▶ [Stated goal]
Update everything from the line containing "How far from human" down to the line containing "33.2 inches", replacing "located" with "positioned" and leaving all else in those lines unchanged.

--- start Entries ---

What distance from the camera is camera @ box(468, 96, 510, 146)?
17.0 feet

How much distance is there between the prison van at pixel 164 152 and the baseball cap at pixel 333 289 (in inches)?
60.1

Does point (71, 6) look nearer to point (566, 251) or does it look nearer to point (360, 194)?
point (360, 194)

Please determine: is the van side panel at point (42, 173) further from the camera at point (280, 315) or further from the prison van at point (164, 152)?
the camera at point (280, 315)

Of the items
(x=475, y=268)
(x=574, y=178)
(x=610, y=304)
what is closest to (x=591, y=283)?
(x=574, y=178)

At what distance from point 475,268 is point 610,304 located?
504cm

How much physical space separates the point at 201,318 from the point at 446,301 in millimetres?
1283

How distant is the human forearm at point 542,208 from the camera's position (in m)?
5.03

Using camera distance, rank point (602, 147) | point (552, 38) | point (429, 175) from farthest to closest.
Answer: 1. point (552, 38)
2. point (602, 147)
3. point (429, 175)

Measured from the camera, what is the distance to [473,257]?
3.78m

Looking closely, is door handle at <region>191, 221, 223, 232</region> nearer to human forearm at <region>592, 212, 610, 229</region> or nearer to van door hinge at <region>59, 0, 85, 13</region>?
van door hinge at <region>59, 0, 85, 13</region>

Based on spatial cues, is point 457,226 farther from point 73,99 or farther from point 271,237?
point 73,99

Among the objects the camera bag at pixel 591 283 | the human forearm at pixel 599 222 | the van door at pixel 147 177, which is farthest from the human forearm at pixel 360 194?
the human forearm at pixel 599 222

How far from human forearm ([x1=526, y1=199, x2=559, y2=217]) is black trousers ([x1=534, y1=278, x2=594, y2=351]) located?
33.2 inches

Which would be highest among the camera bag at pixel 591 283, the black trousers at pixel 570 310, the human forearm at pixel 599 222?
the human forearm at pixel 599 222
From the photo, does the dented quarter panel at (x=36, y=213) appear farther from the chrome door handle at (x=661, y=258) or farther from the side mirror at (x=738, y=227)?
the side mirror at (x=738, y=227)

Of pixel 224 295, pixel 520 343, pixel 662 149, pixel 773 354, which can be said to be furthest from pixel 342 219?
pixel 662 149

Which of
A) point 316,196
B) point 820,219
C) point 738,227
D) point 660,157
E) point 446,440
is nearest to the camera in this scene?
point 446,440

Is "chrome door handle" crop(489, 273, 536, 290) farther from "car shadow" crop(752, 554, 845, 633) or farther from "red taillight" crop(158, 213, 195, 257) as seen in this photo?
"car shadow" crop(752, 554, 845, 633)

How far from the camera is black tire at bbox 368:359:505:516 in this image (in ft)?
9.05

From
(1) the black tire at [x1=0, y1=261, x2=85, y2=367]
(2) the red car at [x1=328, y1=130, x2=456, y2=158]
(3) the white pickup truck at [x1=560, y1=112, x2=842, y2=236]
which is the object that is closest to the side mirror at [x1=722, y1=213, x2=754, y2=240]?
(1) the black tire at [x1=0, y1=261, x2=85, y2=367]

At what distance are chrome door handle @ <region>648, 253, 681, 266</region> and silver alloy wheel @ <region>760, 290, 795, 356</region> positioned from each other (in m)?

--- end Entries ---

▶ [Complete output]
How far from human forearm ([x1=526, y1=199, x2=559, y2=217]) is black trousers ([x1=534, y1=278, x2=594, y2=351]) positioned?
33.2 inches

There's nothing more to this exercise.